拡張ライブラリ openssl で OpenSSL::PKCS12.new で PKCS12_parse() を呼び出すと複数のエラーが error queue にたまってエラーがクリアさえてなかった不具合を修正しています。これは OpenSSL 側の不具合で 1.0.0t, 1.0.1p, 1.0.2d で起こりえるものだそうです。

nobu: r55058 2016-05-18 17:06:23 +0900

test/openssl/test_random.rb でテストクラスを定義するかどうかを OpenSSL::Random という定数の存在チェックを使っていたのを OpenSSL::TestCase のチェックに変更しています。コミットログによると古い OpenSSL とリンクしている openssl の時にテストを省略するようにしているようです。

rhe: r55059 2016-05-18 17:52:37 +0900

拡張ライブラリ openssl の OpenSSL::PKey::EC::Point#mul のテストで例外発生時に環境によってはサポートしていない可能性もあるので "unsupported field" というメッセージが含まれてたら無視するようにしています。

rhe: r55060 2016-05-18 19:07:38 +0900

r55059 の再修正。 rescue 節で例外を変数に受けてなかったので $! で参照するように修正しています。

naruse: r55061 2016-05-18 19:37:13 +0900

Regexp#match? というメソッドを新設して、MatchData ではなくマッチするか否かだけ判定して true or false を返すようにしています。
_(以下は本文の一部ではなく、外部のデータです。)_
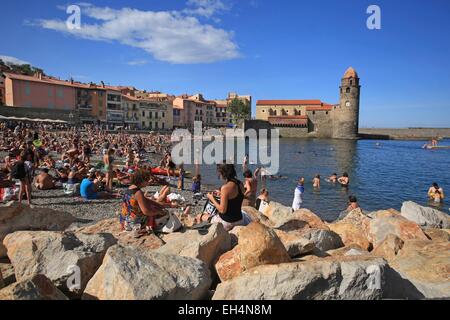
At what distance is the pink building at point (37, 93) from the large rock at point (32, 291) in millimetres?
52191

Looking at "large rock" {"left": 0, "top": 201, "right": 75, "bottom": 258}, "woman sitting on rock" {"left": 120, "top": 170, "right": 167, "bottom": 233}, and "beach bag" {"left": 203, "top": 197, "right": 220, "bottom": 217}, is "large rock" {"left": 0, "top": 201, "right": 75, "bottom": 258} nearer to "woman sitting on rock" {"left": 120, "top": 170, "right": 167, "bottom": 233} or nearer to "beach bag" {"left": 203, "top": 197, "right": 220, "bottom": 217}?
"woman sitting on rock" {"left": 120, "top": 170, "right": 167, "bottom": 233}

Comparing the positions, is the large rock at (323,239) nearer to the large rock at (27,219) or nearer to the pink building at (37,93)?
the large rock at (27,219)

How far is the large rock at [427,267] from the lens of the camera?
11.2 feet

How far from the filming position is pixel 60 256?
3494 mm

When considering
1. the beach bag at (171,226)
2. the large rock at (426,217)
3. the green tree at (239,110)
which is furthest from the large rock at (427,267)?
the green tree at (239,110)

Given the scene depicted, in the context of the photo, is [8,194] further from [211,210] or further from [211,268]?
[211,268]

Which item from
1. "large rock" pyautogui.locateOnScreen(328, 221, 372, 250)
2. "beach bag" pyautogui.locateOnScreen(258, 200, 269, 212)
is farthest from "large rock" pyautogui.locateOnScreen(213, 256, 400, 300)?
"beach bag" pyautogui.locateOnScreen(258, 200, 269, 212)

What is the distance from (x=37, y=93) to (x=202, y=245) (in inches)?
2113

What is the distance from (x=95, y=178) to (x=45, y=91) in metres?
45.5

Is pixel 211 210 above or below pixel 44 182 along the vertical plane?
above

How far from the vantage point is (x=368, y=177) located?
82.8 ft

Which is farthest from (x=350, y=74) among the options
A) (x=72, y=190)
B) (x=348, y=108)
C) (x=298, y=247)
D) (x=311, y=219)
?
(x=298, y=247)

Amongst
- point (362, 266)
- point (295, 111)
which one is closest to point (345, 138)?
point (295, 111)
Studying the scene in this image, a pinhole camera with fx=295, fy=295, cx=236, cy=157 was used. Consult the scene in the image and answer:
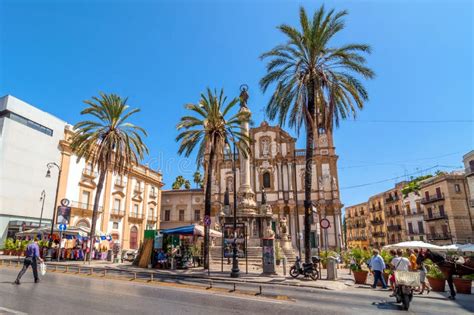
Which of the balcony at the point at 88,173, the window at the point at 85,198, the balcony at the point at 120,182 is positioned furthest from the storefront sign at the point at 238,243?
the balcony at the point at 120,182

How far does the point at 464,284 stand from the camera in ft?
37.5

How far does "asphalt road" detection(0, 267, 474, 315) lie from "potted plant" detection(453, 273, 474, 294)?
741mm

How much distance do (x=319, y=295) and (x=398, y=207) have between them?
167 feet

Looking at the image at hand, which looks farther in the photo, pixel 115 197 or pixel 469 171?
pixel 115 197

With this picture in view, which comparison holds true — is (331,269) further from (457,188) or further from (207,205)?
(457,188)

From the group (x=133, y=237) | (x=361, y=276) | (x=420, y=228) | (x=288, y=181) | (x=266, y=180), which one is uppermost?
(x=266, y=180)

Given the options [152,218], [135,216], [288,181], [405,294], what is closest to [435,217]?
[288,181]

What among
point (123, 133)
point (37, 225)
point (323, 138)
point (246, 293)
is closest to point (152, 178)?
point (37, 225)

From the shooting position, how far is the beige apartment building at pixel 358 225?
66750mm

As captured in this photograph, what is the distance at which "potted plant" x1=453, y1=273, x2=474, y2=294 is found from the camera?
1134cm

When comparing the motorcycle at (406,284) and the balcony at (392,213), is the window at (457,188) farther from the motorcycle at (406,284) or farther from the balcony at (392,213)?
the motorcycle at (406,284)

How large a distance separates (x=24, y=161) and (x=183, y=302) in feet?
106

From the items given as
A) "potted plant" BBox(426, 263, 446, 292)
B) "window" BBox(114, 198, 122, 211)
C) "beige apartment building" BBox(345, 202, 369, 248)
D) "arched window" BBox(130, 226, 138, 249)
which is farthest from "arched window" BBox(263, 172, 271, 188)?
"beige apartment building" BBox(345, 202, 369, 248)

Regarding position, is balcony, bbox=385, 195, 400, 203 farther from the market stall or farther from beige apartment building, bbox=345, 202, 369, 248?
the market stall
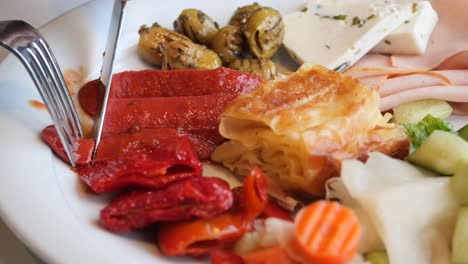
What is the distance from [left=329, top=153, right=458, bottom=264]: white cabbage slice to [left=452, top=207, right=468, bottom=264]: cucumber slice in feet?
0.16

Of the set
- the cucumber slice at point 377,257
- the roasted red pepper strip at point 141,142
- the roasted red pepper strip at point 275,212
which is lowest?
the cucumber slice at point 377,257

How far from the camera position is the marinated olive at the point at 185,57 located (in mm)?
2994

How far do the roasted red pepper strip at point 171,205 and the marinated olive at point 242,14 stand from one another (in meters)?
1.43

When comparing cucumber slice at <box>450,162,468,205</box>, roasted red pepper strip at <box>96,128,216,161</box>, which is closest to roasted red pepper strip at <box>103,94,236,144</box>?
roasted red pepper strip at <box>96,128,216,161</box>

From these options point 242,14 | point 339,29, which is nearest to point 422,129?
point 339,29

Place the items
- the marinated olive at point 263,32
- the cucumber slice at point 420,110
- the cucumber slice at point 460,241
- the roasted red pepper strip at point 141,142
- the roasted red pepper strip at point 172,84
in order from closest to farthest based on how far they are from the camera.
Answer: the cucumber slice at point 460,241, the roasted red pepper strip at point 141,142, the roasted red pepper strip at point 172,84, the cucumber slice at point 420,110, the marinated olive at point 263,32

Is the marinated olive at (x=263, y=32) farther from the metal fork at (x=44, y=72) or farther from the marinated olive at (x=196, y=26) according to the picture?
the metal fork at (x=44, y=72)

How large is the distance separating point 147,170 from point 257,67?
3.63 feet

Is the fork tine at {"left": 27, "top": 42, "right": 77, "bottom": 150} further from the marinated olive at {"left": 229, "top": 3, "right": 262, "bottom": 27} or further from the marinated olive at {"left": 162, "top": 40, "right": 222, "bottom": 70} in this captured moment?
the marinated olive at {"left": 229, "top": 3, "right": 262, "bottom": 27}

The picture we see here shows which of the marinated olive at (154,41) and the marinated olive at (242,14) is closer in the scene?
the marinated olive at (154,41)

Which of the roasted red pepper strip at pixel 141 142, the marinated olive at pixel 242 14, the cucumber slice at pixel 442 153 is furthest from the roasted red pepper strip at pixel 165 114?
the cucumber slice at pixel 442 153

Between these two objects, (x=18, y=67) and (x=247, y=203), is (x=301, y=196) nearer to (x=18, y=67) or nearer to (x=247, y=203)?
(x=247, y=203)

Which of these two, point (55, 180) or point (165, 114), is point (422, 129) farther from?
point (55, 180)

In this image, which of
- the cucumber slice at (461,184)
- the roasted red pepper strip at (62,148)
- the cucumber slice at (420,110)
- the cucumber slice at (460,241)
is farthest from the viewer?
the cucumber slice at (420,110)
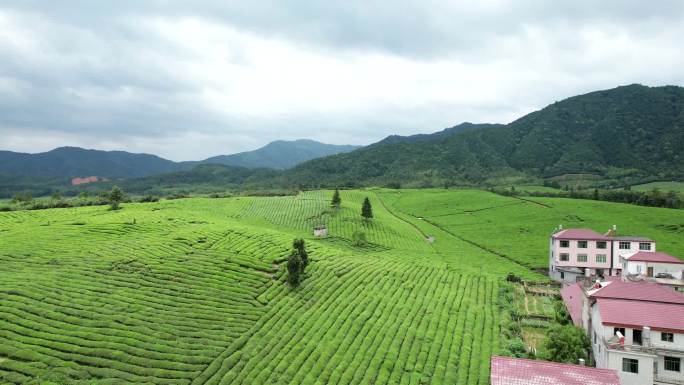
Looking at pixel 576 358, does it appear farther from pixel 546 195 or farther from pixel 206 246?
pixel 546 195

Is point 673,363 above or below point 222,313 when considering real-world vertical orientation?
below

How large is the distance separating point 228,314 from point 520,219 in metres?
90.9

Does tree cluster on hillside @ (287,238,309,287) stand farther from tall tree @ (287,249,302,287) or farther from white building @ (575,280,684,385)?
white building @ (575,280,684,385)

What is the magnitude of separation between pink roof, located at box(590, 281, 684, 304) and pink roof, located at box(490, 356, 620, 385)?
12.2 meters

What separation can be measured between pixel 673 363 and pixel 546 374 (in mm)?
13876

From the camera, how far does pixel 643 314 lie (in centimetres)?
3703

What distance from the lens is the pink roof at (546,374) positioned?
96.5 ft

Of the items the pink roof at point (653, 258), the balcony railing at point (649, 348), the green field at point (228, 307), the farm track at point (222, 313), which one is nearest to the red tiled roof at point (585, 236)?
the green field at point (228, 307)

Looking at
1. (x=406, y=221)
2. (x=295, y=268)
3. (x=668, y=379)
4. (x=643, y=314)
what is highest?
A: (x=295, y=268)

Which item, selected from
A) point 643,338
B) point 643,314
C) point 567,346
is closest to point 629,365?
point 643,338

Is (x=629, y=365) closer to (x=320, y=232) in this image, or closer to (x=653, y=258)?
(x=653, y=258)

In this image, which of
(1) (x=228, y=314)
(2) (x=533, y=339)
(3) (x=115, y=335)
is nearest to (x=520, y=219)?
(2) (x=533, y=339)

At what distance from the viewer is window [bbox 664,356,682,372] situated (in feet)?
116

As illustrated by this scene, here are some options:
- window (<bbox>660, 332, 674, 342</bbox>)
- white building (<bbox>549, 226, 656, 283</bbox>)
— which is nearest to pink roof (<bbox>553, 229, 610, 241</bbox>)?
white building (<bbox>549, 226, 656, 283</bbox>)
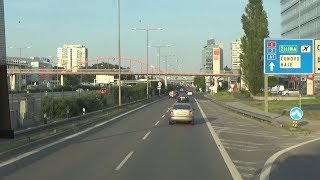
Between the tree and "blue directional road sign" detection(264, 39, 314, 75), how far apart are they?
1492 inches

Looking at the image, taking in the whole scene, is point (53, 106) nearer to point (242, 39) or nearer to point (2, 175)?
point (2, 175)

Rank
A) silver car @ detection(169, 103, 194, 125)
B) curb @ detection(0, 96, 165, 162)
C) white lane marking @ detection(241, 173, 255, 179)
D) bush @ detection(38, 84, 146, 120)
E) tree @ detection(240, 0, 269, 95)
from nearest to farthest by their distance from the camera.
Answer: white lane marking @ detection(241, 173, 255, 179) → curb @ detection(0, 96, 165, 162) → silver car @ detection(169, 103, 194, 125) → bush @ detection(38, 84, 146, 120) → tree @ detection(240, 0, 269, 95)

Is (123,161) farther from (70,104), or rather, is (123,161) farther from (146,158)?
(70,104)

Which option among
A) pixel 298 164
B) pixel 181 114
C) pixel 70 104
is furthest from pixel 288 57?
pixel 298 164

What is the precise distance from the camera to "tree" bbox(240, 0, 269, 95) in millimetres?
69175

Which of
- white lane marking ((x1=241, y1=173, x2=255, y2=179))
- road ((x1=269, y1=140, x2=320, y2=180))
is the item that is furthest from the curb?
road ((x1=269, y1=140, x2=320, y2=180))

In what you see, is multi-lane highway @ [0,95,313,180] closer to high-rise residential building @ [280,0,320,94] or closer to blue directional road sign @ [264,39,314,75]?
blue directional road sign @ [264,39,314,75]

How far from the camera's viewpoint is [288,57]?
3100 cm

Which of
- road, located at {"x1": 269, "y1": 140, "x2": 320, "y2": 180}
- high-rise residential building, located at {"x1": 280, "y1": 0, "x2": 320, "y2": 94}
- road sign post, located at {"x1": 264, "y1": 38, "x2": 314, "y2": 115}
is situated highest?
high-rise residential building, located at {"x1": 280, "y1": 0, "x2": 320, "y2": 94}

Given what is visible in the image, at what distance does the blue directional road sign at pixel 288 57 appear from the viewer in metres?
31.0

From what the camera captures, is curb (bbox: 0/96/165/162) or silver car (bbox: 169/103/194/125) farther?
silver car (bbox: 169/103/194/125)

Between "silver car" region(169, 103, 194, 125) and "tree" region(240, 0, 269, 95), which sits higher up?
"tree" region(240, 0, 269, 95)

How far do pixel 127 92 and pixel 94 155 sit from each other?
1910 inches

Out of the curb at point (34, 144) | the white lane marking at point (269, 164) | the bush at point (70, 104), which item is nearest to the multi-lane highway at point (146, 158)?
the white lane marking at point (269, 164)
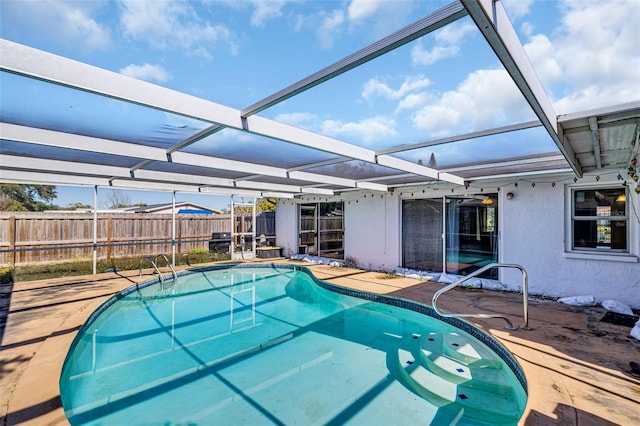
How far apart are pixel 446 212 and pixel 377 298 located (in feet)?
11.2

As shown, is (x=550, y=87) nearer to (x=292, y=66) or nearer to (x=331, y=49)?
(x=331, y=49)

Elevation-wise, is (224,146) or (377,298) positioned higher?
(224,146)

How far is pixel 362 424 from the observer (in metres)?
3.25

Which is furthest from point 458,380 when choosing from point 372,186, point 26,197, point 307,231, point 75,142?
point 26,197

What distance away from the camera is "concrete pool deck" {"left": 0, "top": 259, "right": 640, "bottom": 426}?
8.52 feet

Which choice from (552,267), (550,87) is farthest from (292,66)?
(552,267)

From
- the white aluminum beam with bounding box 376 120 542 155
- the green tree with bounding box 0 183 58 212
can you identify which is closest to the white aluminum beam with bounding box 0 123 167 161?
the white aluminum beam with bounding box 376 120 542 155

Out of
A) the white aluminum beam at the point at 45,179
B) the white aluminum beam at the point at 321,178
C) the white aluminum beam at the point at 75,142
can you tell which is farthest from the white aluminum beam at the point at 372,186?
the white aluminum beam at the point at 45,179

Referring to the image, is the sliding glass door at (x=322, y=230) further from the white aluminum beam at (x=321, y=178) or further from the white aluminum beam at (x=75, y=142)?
the white aluminum beam at (x=75, y=142)

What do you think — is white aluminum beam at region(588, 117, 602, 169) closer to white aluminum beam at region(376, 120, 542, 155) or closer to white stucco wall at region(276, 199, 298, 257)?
white aluminum beam at region(376, 120, 542, 155)

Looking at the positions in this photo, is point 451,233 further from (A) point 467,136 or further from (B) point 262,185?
(B) point 262,185

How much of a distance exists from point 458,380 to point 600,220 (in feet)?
16.4

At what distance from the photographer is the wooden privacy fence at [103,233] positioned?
9055mm

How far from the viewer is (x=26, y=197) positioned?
77.9 ft
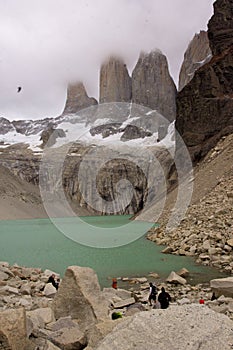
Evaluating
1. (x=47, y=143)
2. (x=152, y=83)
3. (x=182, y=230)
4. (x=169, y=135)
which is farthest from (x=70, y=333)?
(x=47, y=143)

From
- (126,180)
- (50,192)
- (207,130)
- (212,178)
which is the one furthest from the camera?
(50,192)

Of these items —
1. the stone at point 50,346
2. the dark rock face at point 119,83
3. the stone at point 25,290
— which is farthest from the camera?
the dark rock face at point 119,83

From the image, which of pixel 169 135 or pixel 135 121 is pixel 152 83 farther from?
pixel 169 135

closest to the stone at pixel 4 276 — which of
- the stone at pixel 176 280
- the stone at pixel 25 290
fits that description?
the stone at pixel 25 290

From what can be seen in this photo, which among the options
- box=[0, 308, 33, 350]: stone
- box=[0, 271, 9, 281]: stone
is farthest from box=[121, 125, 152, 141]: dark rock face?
box=[0, 308, 33, 350]: stone

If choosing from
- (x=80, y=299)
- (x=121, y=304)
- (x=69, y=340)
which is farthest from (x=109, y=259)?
(x=69, y=340)

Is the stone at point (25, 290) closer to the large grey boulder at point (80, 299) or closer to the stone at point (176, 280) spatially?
the large grey boulder at point (80, 299)

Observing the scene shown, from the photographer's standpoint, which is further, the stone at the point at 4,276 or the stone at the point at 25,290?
the stone at the point at 4,276
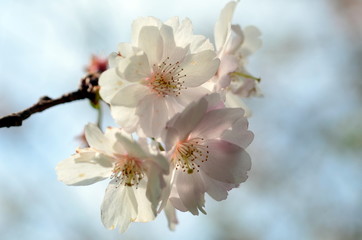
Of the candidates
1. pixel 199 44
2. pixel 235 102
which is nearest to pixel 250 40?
pixel 235 102

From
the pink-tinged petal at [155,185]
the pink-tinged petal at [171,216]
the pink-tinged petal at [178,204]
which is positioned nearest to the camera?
the pink-tinged petal at [155,185]

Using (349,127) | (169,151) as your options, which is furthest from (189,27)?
(349,127)

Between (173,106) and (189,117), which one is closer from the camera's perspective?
(189,117)

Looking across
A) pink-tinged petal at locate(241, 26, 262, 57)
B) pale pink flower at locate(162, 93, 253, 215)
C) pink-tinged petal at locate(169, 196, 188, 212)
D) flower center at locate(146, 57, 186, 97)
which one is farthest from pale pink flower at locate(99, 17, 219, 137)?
pink-tinged petal at locate(241, 26, 262, 57)

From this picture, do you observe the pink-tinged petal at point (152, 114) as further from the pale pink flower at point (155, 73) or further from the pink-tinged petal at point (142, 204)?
the pink-tinged petal at point (142, 204)

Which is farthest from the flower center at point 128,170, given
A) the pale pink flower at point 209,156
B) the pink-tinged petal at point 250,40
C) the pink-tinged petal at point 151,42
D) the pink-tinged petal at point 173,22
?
the pink-tinged petal at point 250,40

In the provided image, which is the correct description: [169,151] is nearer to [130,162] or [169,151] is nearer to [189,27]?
[130,162]

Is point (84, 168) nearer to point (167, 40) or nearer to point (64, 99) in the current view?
point (64, 99)

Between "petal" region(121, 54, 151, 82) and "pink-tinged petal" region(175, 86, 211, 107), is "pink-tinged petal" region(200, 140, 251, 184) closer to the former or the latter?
"pink-tinged petal" region(175, 86, 211, 107)
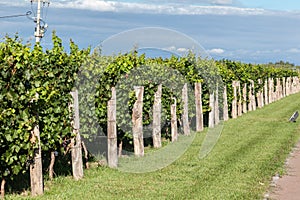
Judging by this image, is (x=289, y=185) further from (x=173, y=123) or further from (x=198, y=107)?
(x=198, y=107)

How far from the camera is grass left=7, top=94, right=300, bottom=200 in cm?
920

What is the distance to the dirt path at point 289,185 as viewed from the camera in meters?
9.32

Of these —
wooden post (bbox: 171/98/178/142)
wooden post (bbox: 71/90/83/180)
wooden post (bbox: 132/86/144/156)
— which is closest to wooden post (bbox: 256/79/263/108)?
wooden post (bbox: 171/98/178/142)

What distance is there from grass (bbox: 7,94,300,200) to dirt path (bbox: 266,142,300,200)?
0.19 metres

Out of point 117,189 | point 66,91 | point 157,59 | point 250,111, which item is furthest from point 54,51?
point 250,111

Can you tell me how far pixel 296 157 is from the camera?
1338cm

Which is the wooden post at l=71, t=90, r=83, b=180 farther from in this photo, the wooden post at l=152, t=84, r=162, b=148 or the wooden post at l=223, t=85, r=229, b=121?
the wooden post at l=223, t=85, r=229, b=121

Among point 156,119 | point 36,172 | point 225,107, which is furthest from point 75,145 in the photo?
point 225,107

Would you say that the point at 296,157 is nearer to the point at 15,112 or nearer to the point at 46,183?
the point at 46,183

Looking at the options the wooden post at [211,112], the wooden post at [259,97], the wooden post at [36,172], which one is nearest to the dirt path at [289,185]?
the wooden post at [36,172]

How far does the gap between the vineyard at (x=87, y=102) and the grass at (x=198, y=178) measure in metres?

真偽値を返すという他にも capture を計算する必要がないので高速になりそうです。これ欲しかったんですよね。

nobu: r55062 2016-05-18 20:32:26 +0900

r55061 の MatchData#match? の実装でマッチ位置を受け取る変数の型を OnigPosition に修正しています。

usa: r55063 2016-05-18 21:31:53 +0900

thread.c の再帰呼び出しを検出するための Hash を生成する時に rb_ident_hash_new() を利用していたところがありましたが、キーとして使う object_id が Bignum になる可能性があるので通常の Hash として rb_hash_new() で生成するようにしています。

kazu: r55064 2016-05-18 22:40:51 +0900

r55036 の ChangeLog エントリの typo 修正。